Я посылаю вам самый первый текст, который когда-то попал ко мне в руки в виде распечатки, перевязанной розовой ленточкой и полученной от человека, которому не очень доверяла. Первые же строки снесли мир наповал, и дальше я как наркоман хотела только одного: ещё и ещё. Большинство читателей начало своё знакомство с Павичем с «Хазарского словаря», его же и считают лучшей книгой автора — по принципу импринта.

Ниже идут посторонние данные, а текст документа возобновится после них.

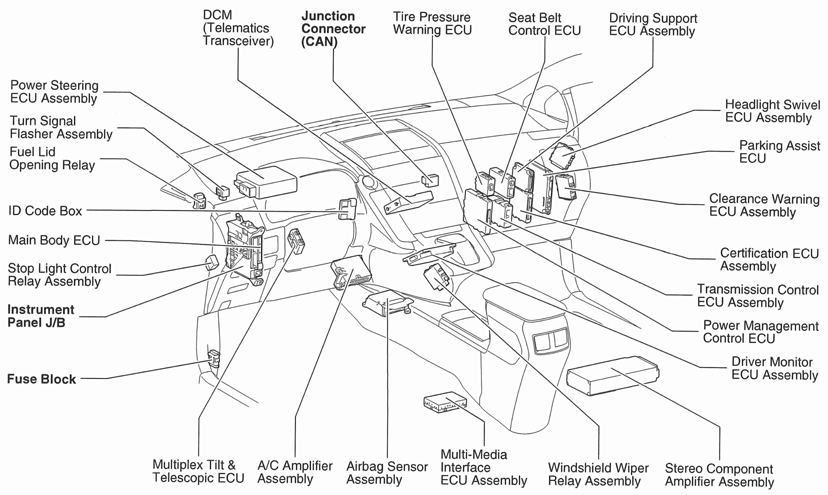 DCM (Telematics Transceiver)

Junction Connector (CAN)

Tire Pressure Warning ECU

Seat Belt Control ECU

Driving Support ECU Assembly

Power Steering ECU Assembly

Turn Signal Flasher Assembly

Fuel Lid Opening Relay

ID Code Box

Main Body ECU

Stop Light Control Relay Assembly

Instrument Panel J/B

Fuse Block

Headlight Swivel ECU Assembly

Parking Assist ECU

Clearance Warning ECU Assembly

Certification ECU Assembly

Transmission Control ECU Assembly

Power Management Control ECU

Driver Monitor ECU Assembly

Multiplex Tilt & Telescopic ECU

A/C Amplifier Assembly

Airbag Sensor Assembly

Multi-Media Interface ECU Assembly

Windshield Wiper Relay Assembly

Stereo Component Amplifier Assembly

У меня же высшим книгоедским счастьем запечатлелась «Последняя любовь в Константинополе». Читайте и знайте, что вам завидуют те, кто давно уже это прочёл.

Вот здесь есть ещё много Павича:
http://lib.ru/INPROZ/PAWICH/

А вот здесь — сайт самого Павича, где есть даже русская версия и мэйл автора.
http://www.khazars.com/ru/

«Я был самым нечитаемым писателем своей страны до 1984 года, когда вдруг за один день превратился в самого читаемого. Я написал первый роман в виде словаря, второй в виде кроссворда, третий в виде клепсидры и четвертый как пособие по гаданию на картах таро. Пятый был астрологическим справочником для непосвященных. Я старался как можно меньше мешать моим романам. Я думаю, что роман, как и рак, живет за счет своих метастазов и питается ими», — написано там.

Впрочем, я так и не написала ему письма, хотя, было дело, очень хотелось. Ну пусть этот номер будет вместо послания…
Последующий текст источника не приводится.